Vingt ans après avoir accueilli les Jeux équestres mondiaux, Aix-la-Chapelle a retrouvé son statut de capitale planétaire du cheval. Le complexe de la Soers, où le CHIO attire habituellement plus de 350 000 visiteurs chaque été et mobilise plus de 400 journalistes, a fait le pari d’un regroupement inédit depuis 2018 : saut d’obstacles, dressage, concours complet, para-dressage, voltige et attelage réunis sur treize jours sur un site rodé depuis 1898. Un format resserré qui, à s’en tenir à la seule logique du calendrier, évite la dispersion de l’organisation sur plusieurs pays — même si la FEI elle-même n’a pas motivé publiquement ce choix par des considérations de coûts. Seule l’endurance échappe à ce format commun : la discipline joue son propre championnat du monde à l’automne, à AlUla, en Arabie saoudite, où la FEI a choisi d’attribuer l’organisation séparément.

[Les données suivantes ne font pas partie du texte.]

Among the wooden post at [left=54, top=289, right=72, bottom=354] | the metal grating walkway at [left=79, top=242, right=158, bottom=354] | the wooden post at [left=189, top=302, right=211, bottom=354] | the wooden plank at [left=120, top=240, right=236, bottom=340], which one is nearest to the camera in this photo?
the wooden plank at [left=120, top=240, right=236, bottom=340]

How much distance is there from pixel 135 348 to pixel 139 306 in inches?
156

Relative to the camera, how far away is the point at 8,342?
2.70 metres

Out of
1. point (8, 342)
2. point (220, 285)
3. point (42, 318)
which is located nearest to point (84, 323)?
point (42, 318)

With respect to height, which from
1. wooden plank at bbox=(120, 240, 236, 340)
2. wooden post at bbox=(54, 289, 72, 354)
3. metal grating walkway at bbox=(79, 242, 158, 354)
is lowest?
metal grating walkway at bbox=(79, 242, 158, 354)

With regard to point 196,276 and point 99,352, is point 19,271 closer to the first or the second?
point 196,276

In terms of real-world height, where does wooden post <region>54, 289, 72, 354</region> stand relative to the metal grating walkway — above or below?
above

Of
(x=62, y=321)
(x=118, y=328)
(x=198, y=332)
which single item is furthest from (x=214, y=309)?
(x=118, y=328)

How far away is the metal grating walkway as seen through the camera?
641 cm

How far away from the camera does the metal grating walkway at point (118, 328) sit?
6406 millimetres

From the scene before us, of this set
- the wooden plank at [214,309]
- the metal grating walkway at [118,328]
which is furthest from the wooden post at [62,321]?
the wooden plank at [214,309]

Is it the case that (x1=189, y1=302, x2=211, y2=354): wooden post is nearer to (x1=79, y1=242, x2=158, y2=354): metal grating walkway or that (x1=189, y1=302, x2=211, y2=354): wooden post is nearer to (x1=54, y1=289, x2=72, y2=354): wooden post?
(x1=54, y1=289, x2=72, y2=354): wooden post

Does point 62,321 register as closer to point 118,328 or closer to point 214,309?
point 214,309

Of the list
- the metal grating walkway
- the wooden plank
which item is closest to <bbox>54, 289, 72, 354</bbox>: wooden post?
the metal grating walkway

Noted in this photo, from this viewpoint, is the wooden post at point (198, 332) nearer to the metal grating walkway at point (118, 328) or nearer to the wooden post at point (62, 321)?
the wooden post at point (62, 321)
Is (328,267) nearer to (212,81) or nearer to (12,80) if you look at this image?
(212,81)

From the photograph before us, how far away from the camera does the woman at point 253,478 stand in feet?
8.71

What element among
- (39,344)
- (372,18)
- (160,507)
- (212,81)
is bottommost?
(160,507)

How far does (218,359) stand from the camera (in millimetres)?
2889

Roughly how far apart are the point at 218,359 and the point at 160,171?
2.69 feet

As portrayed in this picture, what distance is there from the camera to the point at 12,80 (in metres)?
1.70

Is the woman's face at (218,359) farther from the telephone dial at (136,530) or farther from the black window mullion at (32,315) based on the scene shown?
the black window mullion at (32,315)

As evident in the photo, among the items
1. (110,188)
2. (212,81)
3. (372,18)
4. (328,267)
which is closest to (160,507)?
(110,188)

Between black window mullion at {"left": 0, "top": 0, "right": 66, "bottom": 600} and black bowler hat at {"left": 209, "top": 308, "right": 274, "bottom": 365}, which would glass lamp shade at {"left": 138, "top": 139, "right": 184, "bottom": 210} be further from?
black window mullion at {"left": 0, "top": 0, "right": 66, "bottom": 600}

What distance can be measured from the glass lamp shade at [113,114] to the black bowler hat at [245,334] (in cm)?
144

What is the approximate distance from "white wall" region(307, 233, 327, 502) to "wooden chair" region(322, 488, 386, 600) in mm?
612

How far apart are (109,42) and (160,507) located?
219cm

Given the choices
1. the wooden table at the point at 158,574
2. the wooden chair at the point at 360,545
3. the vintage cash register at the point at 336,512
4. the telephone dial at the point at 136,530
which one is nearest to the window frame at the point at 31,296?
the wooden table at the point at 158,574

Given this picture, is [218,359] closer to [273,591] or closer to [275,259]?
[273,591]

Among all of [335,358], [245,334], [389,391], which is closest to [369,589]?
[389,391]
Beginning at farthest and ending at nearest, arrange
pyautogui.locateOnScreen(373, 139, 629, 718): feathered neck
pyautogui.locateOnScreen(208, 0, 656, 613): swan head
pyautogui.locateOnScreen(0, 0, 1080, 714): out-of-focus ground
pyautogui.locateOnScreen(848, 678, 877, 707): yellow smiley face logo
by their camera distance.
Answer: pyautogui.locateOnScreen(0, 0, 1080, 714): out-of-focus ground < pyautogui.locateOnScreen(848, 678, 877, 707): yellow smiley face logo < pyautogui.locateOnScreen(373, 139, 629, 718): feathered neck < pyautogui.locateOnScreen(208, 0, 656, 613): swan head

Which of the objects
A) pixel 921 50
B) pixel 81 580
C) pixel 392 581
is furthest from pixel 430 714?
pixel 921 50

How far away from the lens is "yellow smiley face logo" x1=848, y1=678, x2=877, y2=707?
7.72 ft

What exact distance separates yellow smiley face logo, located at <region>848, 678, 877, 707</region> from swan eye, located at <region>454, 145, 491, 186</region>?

Pour la Fédération française d’équitation, l’enjeu dépassait largement le tableau des médailles. Ces Mondiaux ouvraient la première fenêtre de qualification directe pour les Jeux de Los Angeles 2028, sept places étant offertes aux meilleures nations en saut d’obstacles et en concours complet, six en dressage. Une équipe abordait ce rendez-vous avec la contribution des propriétaires de chevaux et l’encadrement de l’ensemble du staff fédéral, emmené par la directrice technique nationale Sophie Dubourg, qui avait pris soin de temporiser les attentes chiffrées avant le départ, préférant parler d’un réservoir de couples à élargir plutôt que d’un objectif de médailles fixé à l’avance.
Le verdict sportif a confirmé cette prudence. En saut d’obstacles, l’équipe de France a manqué le podium mais sécurisé de justesse, à la faveur d’une huitième place, son billet pour Los Angeles. En concours complet, le retrait de Diabolo Menthe lors de la seconde inspection vétérinaire a entraîné l’élimination de l’équipe et, avec elle, la perte du ticket olympique direct, obligeant les Bleus à reporter leurs espoirs sur les championnats d’Europe 2027. La voltige, elle, a offert la plus belle satisfaction du séjour allemand avec quatre médailles, dont le titre mondial en Pas de deux pour Noëly Thibaudat et Théo Gardies. Un résultat qui tombe au bon moment pour une discipline non olympique, dont la visibilité dépend largement de sa capacité à exister aux côtés des épreuves phares du calendrier équestre.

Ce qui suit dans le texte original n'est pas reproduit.